Was he worried that taking time off would harm his career? “The idea of: what if people forget about you? I fought with some of that. But my [stepfather] was really great. He would say, ‘Hang in there, keep chipping away at it, stay accessible.’ His point was: keep working.” And that’s what Hall did. He’d had a lucky early start, but now he had to learn “the value of what had happened to me, and that came through hard work. I had to really earn it. There’s a certain point where the stuff you do as a kid doesn’t work any more, so I had awkward periods and I struggled through my 20s to keep going.”

He was cast in Edward Scissorhands as Winona Ryder’s bullying jock boyfriend, and after that he plugged away at small films and TV shows, then later got the lead in The Dead Zone.

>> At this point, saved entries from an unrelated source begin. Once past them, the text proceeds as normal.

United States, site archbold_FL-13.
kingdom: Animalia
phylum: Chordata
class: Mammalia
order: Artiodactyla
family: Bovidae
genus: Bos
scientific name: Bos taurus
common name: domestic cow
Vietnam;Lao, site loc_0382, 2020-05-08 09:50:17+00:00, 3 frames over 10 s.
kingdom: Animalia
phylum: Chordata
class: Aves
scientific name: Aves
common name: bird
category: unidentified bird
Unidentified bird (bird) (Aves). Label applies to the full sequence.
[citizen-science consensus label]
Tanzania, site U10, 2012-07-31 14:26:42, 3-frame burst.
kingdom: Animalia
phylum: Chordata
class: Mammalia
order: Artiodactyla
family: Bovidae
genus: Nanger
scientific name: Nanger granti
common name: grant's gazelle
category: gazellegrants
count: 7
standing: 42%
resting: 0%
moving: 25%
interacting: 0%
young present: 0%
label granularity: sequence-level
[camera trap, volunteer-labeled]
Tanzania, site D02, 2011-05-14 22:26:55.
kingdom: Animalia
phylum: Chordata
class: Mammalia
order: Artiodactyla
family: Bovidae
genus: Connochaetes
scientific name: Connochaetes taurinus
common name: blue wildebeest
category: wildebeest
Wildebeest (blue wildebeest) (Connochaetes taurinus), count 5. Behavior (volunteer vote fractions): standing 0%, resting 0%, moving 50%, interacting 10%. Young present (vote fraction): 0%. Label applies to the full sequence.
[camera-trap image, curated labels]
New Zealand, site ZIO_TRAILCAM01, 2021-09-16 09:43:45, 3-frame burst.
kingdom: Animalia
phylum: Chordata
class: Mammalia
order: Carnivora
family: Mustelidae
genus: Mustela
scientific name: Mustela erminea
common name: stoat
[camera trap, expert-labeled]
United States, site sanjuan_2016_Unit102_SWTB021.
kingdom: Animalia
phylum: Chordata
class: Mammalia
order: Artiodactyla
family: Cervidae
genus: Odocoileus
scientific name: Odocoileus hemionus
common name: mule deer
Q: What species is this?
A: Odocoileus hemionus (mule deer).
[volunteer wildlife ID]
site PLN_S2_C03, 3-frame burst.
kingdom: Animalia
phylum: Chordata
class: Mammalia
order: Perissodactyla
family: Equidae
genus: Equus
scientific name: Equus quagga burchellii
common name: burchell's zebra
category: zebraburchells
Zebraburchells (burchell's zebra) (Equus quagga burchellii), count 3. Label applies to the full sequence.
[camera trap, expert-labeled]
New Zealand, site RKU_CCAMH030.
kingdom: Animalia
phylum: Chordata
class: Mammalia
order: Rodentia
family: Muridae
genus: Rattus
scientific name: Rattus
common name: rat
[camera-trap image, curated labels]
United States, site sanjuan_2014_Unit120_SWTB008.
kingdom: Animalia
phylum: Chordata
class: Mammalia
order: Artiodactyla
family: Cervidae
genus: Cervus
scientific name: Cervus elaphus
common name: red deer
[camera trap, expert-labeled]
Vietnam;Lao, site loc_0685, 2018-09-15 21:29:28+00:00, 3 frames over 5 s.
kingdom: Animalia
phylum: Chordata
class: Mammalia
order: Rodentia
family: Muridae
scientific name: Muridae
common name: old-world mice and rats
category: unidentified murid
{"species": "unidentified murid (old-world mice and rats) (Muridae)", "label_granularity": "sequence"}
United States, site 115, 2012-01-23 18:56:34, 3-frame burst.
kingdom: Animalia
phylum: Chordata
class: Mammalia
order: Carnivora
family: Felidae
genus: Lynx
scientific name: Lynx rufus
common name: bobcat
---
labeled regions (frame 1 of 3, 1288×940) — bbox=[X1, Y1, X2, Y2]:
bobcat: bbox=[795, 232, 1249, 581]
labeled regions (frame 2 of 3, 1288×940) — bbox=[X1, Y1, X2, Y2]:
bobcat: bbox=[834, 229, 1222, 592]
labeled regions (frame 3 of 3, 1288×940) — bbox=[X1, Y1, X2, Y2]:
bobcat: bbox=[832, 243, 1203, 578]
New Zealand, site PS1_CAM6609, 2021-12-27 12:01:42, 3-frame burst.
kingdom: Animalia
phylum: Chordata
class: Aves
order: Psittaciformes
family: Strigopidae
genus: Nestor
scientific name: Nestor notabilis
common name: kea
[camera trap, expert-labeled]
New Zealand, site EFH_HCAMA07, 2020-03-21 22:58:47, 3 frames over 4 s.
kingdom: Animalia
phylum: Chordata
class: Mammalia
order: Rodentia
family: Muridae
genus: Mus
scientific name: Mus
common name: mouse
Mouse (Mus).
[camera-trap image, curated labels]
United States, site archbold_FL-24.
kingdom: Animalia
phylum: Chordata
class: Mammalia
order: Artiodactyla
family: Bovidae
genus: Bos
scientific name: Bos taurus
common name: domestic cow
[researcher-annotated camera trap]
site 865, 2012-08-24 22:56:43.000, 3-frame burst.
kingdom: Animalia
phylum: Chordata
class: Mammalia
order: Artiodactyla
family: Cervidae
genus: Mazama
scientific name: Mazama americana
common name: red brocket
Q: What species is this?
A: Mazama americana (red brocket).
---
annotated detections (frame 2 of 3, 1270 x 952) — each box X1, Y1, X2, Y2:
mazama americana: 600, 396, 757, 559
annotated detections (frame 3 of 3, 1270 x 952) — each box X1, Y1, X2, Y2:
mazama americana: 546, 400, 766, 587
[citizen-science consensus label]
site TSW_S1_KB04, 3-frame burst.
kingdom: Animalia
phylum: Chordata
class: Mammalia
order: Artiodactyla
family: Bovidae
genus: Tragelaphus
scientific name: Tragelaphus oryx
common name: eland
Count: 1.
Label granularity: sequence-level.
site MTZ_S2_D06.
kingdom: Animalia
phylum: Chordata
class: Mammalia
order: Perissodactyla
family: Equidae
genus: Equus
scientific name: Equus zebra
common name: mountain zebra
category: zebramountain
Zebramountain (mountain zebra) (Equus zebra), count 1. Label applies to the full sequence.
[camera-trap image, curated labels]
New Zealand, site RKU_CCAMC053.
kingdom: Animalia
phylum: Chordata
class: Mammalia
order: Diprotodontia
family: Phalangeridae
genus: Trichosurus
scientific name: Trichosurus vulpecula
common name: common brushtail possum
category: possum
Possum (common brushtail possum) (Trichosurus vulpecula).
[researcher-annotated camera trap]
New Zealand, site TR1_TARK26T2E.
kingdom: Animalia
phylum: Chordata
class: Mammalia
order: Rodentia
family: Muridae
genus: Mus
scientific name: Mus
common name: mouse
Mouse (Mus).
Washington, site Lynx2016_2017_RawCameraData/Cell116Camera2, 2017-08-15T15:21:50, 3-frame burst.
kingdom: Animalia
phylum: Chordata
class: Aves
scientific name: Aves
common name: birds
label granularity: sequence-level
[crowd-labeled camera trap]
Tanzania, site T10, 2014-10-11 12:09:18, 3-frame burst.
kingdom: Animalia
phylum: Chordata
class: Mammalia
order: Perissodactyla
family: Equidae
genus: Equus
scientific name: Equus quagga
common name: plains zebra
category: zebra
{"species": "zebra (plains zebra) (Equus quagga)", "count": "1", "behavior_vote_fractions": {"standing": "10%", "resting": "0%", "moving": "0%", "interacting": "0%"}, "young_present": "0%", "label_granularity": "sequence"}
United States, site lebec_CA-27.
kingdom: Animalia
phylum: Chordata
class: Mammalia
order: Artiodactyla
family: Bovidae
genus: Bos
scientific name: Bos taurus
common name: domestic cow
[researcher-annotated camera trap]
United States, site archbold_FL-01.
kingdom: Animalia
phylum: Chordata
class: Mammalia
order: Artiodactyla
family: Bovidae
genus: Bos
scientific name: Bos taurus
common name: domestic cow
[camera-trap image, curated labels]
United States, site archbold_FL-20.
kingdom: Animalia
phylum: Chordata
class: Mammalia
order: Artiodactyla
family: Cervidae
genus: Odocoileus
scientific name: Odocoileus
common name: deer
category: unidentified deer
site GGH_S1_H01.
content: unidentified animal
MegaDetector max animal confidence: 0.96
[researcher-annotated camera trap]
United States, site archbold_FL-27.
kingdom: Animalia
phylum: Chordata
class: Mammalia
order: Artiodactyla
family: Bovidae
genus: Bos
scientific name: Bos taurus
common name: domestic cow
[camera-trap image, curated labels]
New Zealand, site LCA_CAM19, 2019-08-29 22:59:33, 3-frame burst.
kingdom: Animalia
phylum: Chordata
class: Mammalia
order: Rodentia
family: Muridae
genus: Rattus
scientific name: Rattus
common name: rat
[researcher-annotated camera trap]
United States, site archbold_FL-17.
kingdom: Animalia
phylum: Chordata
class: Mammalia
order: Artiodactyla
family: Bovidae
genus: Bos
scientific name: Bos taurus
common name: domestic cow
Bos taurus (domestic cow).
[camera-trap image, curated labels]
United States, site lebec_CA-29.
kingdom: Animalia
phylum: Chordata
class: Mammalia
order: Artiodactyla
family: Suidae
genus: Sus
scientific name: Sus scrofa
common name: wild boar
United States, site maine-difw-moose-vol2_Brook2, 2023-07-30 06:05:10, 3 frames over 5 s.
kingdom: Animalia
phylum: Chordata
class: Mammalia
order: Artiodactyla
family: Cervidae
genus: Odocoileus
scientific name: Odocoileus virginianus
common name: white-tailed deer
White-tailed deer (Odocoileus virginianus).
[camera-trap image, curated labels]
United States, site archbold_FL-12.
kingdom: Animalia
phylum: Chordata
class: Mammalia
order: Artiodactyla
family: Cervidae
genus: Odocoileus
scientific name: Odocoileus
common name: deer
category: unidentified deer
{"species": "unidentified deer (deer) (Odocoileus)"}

He has worked steadily since, including roles in The Dark Knight and Netflix’s War Machine. In recent years, Hall has returned to comedy, with TV shows The Goldbergs and Community, and has written a TV series with his friend Robert Downey Jr.

His career has taught him that he’s “just a piece of the puzzle, no one works alone”. He has survived child stardom, tricky headlines and decades in an industry that is a “difficult business for many people, and it eats people up. Nothing is promised or guaranteed, but I thank God that I had the wherewithal to be tenacious and to stick with it. You have to have a thick skin, you can’t take it personally. People work their butts off as an actor for hire. Nothing is guaranteed. You’re only as good as your last job – so you’re constantly proving yourself.”